La Filiale, Sergueï Dovlatov (par Gilles Banderier)
La Filiale, mai 2019, trad. russe Christine Zeytounian-Beloüs, 136 pages, 18 €
Ecrivain(s): Sergueï Dovlatov Edition: La Baconnière
Le milieu des expatriés, quels que soient leur nationalité d’origine et leur pays de résidence, est en général un terrain fertile pour l’observateur. Installé aux États-Unis depuis 1978, Sergueï Dovlatov décrit dans La Filiale un milieu qu’il connaît bien, celui des intellectuels russes exilés en Amérique du Nord. Il n’est pas rare que l’on se proclame intellectuel à peu de frais : il suffit d’avoir publié un bref article dans un périodique, pas forcément très lu, ou une plaquette vendue à quatorze exemplaires, pour se parer de ce titre.
Dans son petit roman largement autobiographique, Dovlatov se met en scène à travers un double transparent, Dalmatov, journaliste russe vivant aux États-Unis pendant « l’ère Gorbatchev » (qui dura en fait moins d’un septennat) et travaillant dans une publication destinée à ses compatriotes en exil. Vivant à New York, il est chargé par sa rédaction de « couvrir » un colloque d’intellectuels russes à l’autre bout du pays, en Californie.
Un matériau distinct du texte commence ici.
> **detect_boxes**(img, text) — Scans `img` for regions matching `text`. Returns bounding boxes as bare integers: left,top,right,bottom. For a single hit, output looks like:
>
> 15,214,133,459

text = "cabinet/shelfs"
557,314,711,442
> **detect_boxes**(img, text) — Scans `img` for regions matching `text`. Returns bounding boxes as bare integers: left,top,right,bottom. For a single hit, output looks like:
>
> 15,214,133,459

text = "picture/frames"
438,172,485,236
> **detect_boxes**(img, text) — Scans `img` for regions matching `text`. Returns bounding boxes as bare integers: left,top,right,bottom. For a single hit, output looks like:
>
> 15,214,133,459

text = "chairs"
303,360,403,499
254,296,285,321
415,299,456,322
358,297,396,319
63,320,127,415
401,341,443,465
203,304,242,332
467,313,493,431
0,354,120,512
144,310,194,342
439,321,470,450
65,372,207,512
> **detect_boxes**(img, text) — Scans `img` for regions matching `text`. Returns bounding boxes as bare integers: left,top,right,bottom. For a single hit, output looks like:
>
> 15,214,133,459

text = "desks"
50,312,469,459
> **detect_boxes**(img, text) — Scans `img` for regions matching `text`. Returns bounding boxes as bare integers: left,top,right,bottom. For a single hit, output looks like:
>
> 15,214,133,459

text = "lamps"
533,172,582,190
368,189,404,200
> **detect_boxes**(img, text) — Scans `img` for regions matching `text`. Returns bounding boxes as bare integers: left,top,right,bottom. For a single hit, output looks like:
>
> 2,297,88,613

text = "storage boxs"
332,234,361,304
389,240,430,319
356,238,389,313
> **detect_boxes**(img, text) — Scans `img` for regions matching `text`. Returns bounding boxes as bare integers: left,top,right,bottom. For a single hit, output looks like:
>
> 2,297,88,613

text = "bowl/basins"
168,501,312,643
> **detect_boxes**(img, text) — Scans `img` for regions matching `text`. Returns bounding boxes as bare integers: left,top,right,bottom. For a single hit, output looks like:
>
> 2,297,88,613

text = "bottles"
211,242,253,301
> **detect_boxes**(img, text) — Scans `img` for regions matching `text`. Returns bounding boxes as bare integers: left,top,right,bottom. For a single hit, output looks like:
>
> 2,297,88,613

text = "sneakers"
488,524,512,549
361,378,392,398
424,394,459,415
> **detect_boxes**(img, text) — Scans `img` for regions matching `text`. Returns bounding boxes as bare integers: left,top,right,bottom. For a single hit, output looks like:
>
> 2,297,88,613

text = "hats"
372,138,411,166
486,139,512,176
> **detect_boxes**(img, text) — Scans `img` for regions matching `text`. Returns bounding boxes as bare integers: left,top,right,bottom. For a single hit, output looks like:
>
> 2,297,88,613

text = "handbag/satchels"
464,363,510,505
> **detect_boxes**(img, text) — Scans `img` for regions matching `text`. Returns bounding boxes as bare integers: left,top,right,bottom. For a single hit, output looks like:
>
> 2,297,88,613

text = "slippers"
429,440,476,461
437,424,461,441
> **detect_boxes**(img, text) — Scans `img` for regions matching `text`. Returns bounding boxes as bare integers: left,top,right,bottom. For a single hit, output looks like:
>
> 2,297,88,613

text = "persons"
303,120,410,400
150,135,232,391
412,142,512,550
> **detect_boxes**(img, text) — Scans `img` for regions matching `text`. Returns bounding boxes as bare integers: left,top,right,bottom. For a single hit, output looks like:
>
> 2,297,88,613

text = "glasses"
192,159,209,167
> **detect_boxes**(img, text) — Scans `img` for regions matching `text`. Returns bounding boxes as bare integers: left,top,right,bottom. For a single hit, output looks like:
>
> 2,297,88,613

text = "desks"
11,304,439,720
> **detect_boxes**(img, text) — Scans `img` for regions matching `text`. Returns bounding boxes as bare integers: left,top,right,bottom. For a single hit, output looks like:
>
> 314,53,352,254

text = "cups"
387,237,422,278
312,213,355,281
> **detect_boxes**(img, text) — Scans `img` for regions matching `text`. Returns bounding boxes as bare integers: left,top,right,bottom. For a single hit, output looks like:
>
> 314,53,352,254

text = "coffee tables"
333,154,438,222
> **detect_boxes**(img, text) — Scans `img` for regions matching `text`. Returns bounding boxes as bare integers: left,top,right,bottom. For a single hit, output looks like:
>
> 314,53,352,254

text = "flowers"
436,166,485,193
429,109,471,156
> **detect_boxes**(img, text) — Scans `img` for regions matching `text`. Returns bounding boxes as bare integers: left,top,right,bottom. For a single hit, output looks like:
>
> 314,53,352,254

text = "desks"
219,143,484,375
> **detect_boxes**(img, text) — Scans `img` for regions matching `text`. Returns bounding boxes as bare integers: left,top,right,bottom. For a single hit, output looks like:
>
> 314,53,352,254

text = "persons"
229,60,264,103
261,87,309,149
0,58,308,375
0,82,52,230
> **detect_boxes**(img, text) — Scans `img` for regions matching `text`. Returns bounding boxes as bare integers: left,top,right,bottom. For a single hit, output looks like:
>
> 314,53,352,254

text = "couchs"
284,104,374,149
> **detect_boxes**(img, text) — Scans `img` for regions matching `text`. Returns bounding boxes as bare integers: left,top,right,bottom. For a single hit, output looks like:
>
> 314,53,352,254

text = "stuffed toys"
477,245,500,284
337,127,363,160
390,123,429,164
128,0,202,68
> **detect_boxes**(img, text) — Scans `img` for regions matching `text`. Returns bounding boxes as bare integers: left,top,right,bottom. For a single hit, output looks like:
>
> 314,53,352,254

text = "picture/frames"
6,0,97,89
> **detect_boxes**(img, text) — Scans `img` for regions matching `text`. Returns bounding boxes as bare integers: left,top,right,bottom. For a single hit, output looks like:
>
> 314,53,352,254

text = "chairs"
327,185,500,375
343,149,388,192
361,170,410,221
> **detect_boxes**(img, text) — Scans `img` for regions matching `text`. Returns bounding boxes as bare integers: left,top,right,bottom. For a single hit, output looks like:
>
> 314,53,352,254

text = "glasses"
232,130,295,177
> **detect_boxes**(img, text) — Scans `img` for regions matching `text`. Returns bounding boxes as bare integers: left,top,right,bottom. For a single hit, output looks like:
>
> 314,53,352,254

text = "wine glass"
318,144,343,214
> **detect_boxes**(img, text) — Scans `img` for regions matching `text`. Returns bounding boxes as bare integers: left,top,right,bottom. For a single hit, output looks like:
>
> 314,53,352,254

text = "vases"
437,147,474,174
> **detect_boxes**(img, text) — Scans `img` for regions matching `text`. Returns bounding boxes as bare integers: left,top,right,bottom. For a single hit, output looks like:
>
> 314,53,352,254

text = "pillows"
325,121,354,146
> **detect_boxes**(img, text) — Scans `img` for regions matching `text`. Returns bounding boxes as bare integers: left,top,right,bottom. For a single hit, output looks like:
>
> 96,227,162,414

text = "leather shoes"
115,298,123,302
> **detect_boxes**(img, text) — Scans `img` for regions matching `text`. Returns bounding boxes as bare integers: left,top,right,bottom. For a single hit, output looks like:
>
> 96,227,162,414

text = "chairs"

On se doute que ce colloque regroupera surtout des prétentieux qui feront les importants (« Les hommes d’État potentiels, ce n’est pas ce qui manque parmi les émigrés », p.124), des écornifleurs et des ivrognes à divers stades de leur imbibition. Dovlatov n’épargne ni les exilés russes, ni même les États-Unis (« En bas, il y a le hall, un café, un tabac, un laboratoire photo. Et deux types chargés de la sécurité qui font les cent pas, un Blanc et un Noir. Je salue fraternellement le premier et je fais un peu de lèche au second. Signe que je suis proche du parti démocrate », p.6). C’est aussi le moment que choisit la fantasque et dépensière Tassia, un amour de jeunesse de Dalmatov, pour réapparaître dans sa vie et sa chambre d’hôtel, bien décidée à plumer le pigeon et à assécher son compte en banque…
Gilles Banderier
Né en Union Soviétique, Serguei Dovlatov (1941-1990) ne fut jamais publié dans son pays. Il émigra aux États-Unis en 1978, où il put faire paraître ses livres.